Joan Daby, above, has retired after 20 years as Moriah town historian. Betty Lamoria has taken her position.
Betty Lamoria has big shoes to fill. The new Moriah town historian is replacing Joan Daby, who has retired after 20 years.
“Nobody is ever going to replace Joan,” Lamoria said. “She was instrumental in forming the Town of Moriah Historical Society and the construction of the Iron Center Museum. Joan can never be replaced. Luckily, we don’t have to.”
Daby still volunteers her time with the historical society and assists Lamoria.
“We’ve changed roles,” Lamoria said. “I was her volunteer; now she’s my volunteer. She’s a host of knowledge.”
Lamoria became interested in her own family history several years ago. Her research took her to the Iron Center Museum and to Daby.
“Joan helped me with my genealogy and really sparked my interest in Moriah history,” Lamoria said. “Eventually I started working with her as a volunteer. I’ve been doing that the past five or six years.”
Lamoria hopes to continue the work started by Daby. A major ongoing project is digitizing thousands of old records and photos.

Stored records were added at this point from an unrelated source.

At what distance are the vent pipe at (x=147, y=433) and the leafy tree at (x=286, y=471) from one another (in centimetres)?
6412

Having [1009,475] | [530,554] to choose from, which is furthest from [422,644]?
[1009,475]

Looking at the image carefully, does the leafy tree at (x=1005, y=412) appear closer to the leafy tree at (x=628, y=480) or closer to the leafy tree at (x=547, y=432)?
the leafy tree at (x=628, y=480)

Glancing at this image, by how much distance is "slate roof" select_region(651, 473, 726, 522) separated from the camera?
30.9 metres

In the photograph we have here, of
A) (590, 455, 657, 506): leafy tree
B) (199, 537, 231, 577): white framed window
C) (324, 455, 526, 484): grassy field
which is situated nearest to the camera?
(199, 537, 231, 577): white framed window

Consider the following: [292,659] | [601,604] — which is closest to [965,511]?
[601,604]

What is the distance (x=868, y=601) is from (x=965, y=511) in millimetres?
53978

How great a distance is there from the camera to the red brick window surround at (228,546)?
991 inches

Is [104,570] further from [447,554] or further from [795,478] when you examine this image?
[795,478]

“That’s a major undertaking,” Lamoria said. “It would be great if we could get everything online some day.”
Work is also under way to prepare the Iron Center Museum for the 2012 season and the Town of Moriah Historical Society is selling the book “Adirondack Civilian Conservation Corp. Camps,” which contains contributions by local residents. It was written by Martin Podskoch.
The town historian is also available to assist people interested in learning more about Moriah. She is in her office at the Iron Center Museum noon to 2 p.m. Wednesday, Thursday and Friday. She’s also available by calling 546-4165 or Emailing email@example.com
The appointment as town historian comes at a good time for Lamoria. Her husband died last November.
“This gives me something to do, it’ll keep me busy,” she said. “It came along at the right time for me.”
Moriah Supervisor Tom Scozzafava praised the work of Lamoria.
“We’re fortunate to have Betty step up and do this,” Scozzafava said. “She’s been working with Joan for a number of years and is well-versed in town history.”